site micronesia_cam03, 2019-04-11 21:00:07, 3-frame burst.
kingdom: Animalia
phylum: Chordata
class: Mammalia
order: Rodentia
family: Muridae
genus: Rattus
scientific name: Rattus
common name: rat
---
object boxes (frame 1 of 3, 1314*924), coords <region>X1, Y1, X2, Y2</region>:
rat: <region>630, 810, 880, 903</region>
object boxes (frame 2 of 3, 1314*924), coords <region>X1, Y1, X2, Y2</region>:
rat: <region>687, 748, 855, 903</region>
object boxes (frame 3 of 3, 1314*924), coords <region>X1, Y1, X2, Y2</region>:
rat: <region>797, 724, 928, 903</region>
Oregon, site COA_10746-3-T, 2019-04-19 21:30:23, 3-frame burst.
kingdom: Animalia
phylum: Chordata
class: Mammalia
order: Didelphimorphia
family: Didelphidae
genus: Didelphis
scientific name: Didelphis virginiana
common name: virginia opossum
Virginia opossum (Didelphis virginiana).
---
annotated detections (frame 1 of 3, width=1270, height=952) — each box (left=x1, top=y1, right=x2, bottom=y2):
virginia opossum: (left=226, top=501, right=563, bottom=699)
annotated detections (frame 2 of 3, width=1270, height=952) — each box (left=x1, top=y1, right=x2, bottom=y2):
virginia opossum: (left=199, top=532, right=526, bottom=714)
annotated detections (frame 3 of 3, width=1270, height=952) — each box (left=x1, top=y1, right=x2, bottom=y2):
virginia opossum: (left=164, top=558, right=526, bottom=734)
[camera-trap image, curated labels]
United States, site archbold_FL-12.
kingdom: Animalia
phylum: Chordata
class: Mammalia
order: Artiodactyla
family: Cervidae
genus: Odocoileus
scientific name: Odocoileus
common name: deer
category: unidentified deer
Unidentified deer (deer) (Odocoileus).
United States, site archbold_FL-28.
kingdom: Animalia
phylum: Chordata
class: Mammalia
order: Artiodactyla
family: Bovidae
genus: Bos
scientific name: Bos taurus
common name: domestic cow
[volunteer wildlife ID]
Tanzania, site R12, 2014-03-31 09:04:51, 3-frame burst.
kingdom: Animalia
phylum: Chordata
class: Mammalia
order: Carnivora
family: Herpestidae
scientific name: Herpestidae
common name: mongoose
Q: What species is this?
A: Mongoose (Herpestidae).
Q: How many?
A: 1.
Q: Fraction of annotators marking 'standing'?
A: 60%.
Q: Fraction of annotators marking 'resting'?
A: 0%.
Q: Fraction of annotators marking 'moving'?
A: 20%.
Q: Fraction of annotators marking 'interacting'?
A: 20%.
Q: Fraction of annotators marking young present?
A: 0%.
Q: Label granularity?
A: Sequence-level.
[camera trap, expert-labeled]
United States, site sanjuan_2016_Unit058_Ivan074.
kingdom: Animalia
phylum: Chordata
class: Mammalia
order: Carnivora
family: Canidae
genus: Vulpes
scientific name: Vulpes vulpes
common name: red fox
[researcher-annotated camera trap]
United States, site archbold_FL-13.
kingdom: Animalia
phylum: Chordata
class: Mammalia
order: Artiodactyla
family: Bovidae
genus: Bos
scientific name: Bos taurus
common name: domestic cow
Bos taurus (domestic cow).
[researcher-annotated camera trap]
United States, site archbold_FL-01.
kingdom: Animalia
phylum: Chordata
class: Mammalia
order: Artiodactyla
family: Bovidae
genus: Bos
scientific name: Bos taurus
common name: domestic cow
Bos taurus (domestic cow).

__GOAL OF THE EXERCISE__.
Starting at the line that contains "[camera trap, expert-labeled]", repeat each line exactly through the last one in the listing. Include both of those lines and nothing more.

__FINISHED EXERCISE__.
[camera trap, expert-labeled]
United States, site sanjuan_2016_Unit058_Ivan074.
kingdom: Animalia
phylum: Chordata
class: Mammalia
order: Carnivora
family: Canidae
genus: Vulpes
scientific name: Vulpes vulpes
common name: red fox
[researcher-annotated camera trap]
United States, site archbold_FL-13.
kingdom: Animalia
phylum: Chordata
class: Mammalia
order: Artiodactyla
family: Bovidae
genus: Bos
scientific name: Bos taurus
common name: domestic cow
Bos taurus (domestic cow).
[researcher-annotated camera trap]
United States, site archbold_FL-01.
kingdom: Animalia
phylum: Chordata
class: Mammalia
order: Artiodactyla
family: Bovidae
genus: Bos
scientific name: Bos taurus
common name: domestic cow
Bos taurus (domestic cow).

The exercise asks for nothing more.